▶ **WORK TASK**
Answer these questions from the text on Halal Indian food below:
(a) About what percentage of India's total population do Muslims make up?
(b) In which states are the most Halal establishments likely to be found?
(c) What must be true of the animals that eggs and milk are obtained from?
[[ EXCERPTED TEXT open ]]
To many people of Middle Eastern descent, Halal means "allowed" or "permitted," as in the food that is legally allowed by Islamic Sharia law. Similar to the Jewish faith's Kosher laws of Kashrut, Islam's Halal prohibitions dictate how animals should be killed, how meats and other products should be prepared, and which foods are completely off-limits. Several outlets for Halal Indian food exist, from Hahal kebobs on street corners to Halal chicken nuggets at McDonald's.
Owing to Islam's centuries-long immersion in largely Hindu India as well as the country's widespread disdain for pork and beef, almost every food or recipe available as Indian cuisine is available in a Halal version. Muslims make up about 15 percent of the total population — the third-largest Muslim population in the world — so many Indian dining establishments across the country cater to this clientele by ensuring that some or all menu items are Halal. Although Halal Indian food can be found all over the country, the most Halal establishments are likely to be found in the states of Kashmir, Lakshadweep and Jammu, which boast Muslim majorities. In many major cities, even American fast-food giants like McDonald's, KFC and Pizza Hut have set up shop with Halal stamps.
Halal Indian food establishments will often be identified by the logo of a Halal certification body in the country. A common stamp is that of Halal India, which ensures that its registered restaurants, markets and food manufacturing operations are strictly observing Sharia strictures. These range from jugular slaughtering and full blood draining to requirements for prayer and prohibitions against pork, carrion and animals that have died accidentally or brutally. Eggs and milk also must be obtained from animals raised Halal.
[[ EXCERPTED TEXT closed ]]
[[ PROVIDED MATERIAL open ]]
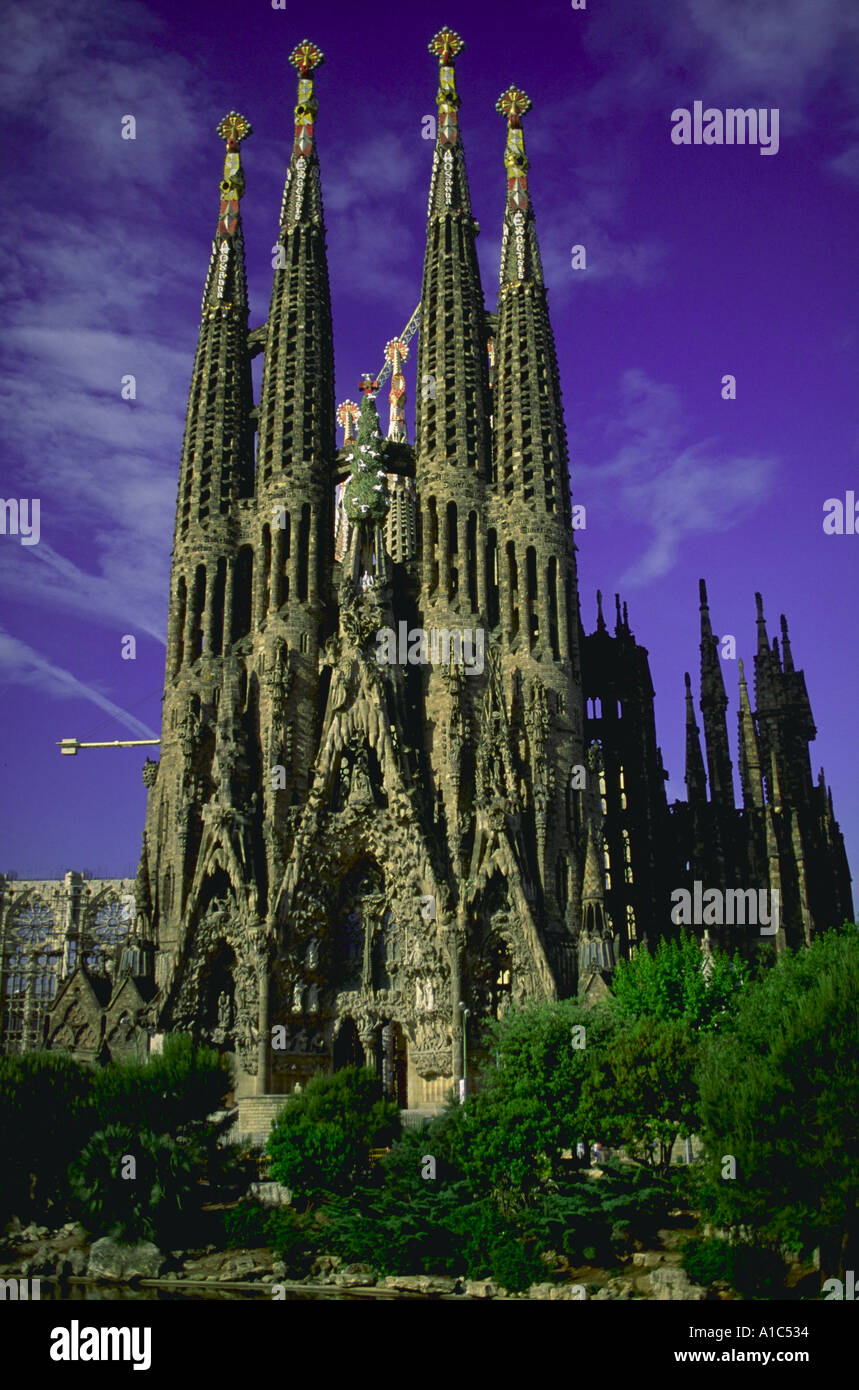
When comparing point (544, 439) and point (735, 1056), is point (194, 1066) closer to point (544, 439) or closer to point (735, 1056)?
point (735, 1056)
[[ PROVIDED MATERIAL closed ]]
▶ **RESPONSE TO THIS TASK**
(a) About 15 percent.
(b) Kashmir, Lakshadweep and Jammu.
(c) They must be raised Halal.